Qualche settimana fa, mi è capitato di leggere alcuni articoli riguardo l'inchiesta della Banca d'Italia sui giovani adulti che continuano a vivere a casa dei genitori, anche quelli che un lavoro ce l'hanno, il cui numero sembra decisamente sopra la media europea. In particolare, mi riferisco a questi:

TGCOM24: "Bamboccioni, ecco il nuovo identikit: hanno un lavoro e vivono al Nord"



Ora, prescindiamo da tutte le (scontate quanto inevitabili) considerazioni di carattere socio-economico, quali la disoccupazione, la precarietà, l'alto costo delle abitazioni, la mancanza della sicurezza lavorativa di cui godeva la generazione del boom, la perdita dei diritti tanto duramente strappati dai sessantottini eccetera: tutte cose che oggettivamente rendono difficile rendersi indipendenti, ma che sono state abbondantemente discusse. Traliasciamo anche l'ipocrisia ripugnante di una politica al costante servizio dei poteri capitalistici, che con una mano taccia questi giovani di essere bamboccioni/choosy/sfaticati, e con l'altra agisce per solidificare le posizioni di chi un lavoro ce l'ha già, per allontanare ancora di più la pensione degli anziani (e con essa il turnover generazionale), e per rendere sempre più conveniente ai padroni il lavoro precario, quando non gratuito (alternanza scuola-lavoro).
Vorrei invece vedere la cosa da un altro punto di vista, e chiedere: è davvero così sbagliato? Alla fin fine, che problema c'è?

**Materiale fornito:**
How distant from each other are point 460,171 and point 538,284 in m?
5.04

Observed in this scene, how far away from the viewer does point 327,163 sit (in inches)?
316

**Cosa farai:** Ripeti per intero il brano sui giovani adulti che vivono a casa dei genitori, parola per parola e senza alcuna modifica.

**Soluzione:**
Qualche settimana fa, mi è capitato di leggere alcuni articoli riguardo l'inchiesta della Banca d'Italia sui giovani adulti che continuano a vivere a casa dei genitori, anche quelli che un lavoro ce l'hanno, il cui numero sembra decisamente sopra la media europea. In particolare, mi riferisco a questi:

TGCOM24: "Bamboccioni, ecco il nuovo identikit: hanno un lavoro e vivono al Nord"



Ora, prescindiamo da tutte le (scontate quanto inevitabili) considerazioni di carattere socio-economico, quali la disoccupazione, la precarietà, l'alto costo delle abitazioni, la mancanza della sicurezza lavorativa di cui godeva la generazione del boom, la perdita dei diritti tanto duramente strappati dai sessantottini eccetera: tutte cose che oggettivamente rendono difficile rendersi indipendenti, ma che sono state abbondantemente discusse. Traliasciamo anche l'ipocrisia ripugnante di una politica al costante servizio dei poteri capitalistici, che con una mano taccia questi giovani di essere bamboccioni/choosy/sfaticati, e con l'altra agisce per solidificare le posizioni di chi un lavoro ce l'ha già, per allontanare ancora di più la pensione degli anziani (e con essa il turnover generazionale), e per rendere sempre più conveniente ai padroni il lavoro precario, quando non gratuito (alternanza scuola-lavoro).
Vorrei invece vedere la cosa da un altro punto di vista, e chiedere: è davvero così sbagliato? Alla fin fine, che problema c'è?